Thursday, January 8, 2009

Sheherazde Goldsmith

I wish I were Sheherazade Goldsmith. What a fantastic name. I almost tempted to have a child so I can call it that.

But there's a point to this.

I have recently been participating in a conversation about imperialism and consumerism. And as such it is somewhat ironic that I, without seeing the connection at the time, today purchased a slice of organic life, by the aforementioned wonder woman (who since i have googled seems to be quite well known in some parts of the world, but I had not encountered her before. The purchase is a nasty side effect of me now working on a university campus and therefore having ready access to a bookshop).

This is ironic for two reasons. Firstly this is an obvious Australian-ised version of an overseas book. I can tell because the forward is by another wonder woman, Stephanie Alexander. But the content has been altered for Australian readers (although I suspect the photographs have not).

The second point relates to consumerism. Being a pinko-feminist, consumerism is not something I'm much fond of. And as it's early January, New Year thoughts have been running through my head. So I though I would put some of them down on.....errrrr..... paper.

1. I will get water tanks installed and stop participating on the pressure being put on the River Murray
2. Once I have water I will grow my own vegetables. I'm a crap gardener, but I will try to get better at it
3. I will look into getting a solar hot water service
4. I will eat less meat, and when I do try my best to eat organic, free-range meat
5. I will eat more organic everything, and make a conscious effort to eat more locally produced foods lowering my carbon foot print
6. I will drive my car to work no more than once a month

... and I will report back on it here. So the cyber-gods can punish me for failing to live up to these NYR. I would also like to watch less TV. As such, I'm off now to read my book in bed. Good night to you all.


A Free Man said...

The thing is, Kitty, that you and I would actually agree quite a bit on the plague that is consumerism. I just don't think America is completely at fault. The American chains succeed overseas because their are customers.

That being said, I love your six 'resolutions'?. I try to do my part as well. I ride the bus to work. Ride my bike to the park and ride. I buy local wherever possible. We've started using semi-biodegradable nappies. Really should use cloth, but Christ there's only so much time in a day.
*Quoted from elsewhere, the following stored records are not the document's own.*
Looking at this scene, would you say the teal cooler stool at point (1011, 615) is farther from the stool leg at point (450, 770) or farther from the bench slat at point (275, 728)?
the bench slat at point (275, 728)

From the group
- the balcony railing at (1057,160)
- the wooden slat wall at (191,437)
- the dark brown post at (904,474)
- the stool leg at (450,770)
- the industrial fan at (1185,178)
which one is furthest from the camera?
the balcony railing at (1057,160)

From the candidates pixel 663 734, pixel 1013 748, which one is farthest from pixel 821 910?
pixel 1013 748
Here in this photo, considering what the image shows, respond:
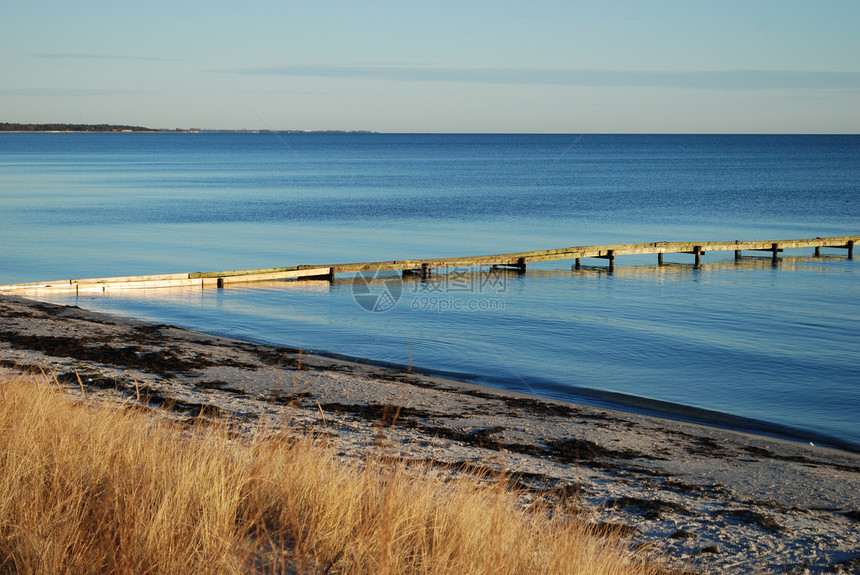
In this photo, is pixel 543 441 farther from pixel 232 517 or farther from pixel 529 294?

Looking forward to your guest post!

Kitty said...

I don't think any one could say that America is at fault. I do, however, think that the number of chains that are pusing a particular type of consumerism have a disproportinatly high number of american ones among them, along with the swiss, the german, the french, the australian etc. And yes, those who buy from the chains (and who doesn't) are all to blame as well. Thier marketing is so ruthless. I also get the feeling from them that they're pushing an American lifestyle as being superior to others - maybe this is me being extra sensitive. In no way do I see this as being the doing of the average American on the street, anymore than your standard Berlin could be blamed for WWII. The system seems from the outside to be so profit driven - retail, health, education, the lot. We all buy into it, so we're all funding it, so we're all to blame. Each time you buy a coke an iraqi baby dies etc etc

Kitty said...

I also have a good, good friend who is more environmental concious that anyone I've ever known. She buys a fully compostable disposable nappy, which they do put in their compost bin. She's done the research and they use less water to make and transport than cloth. I think she gets them from somewhere in Grange.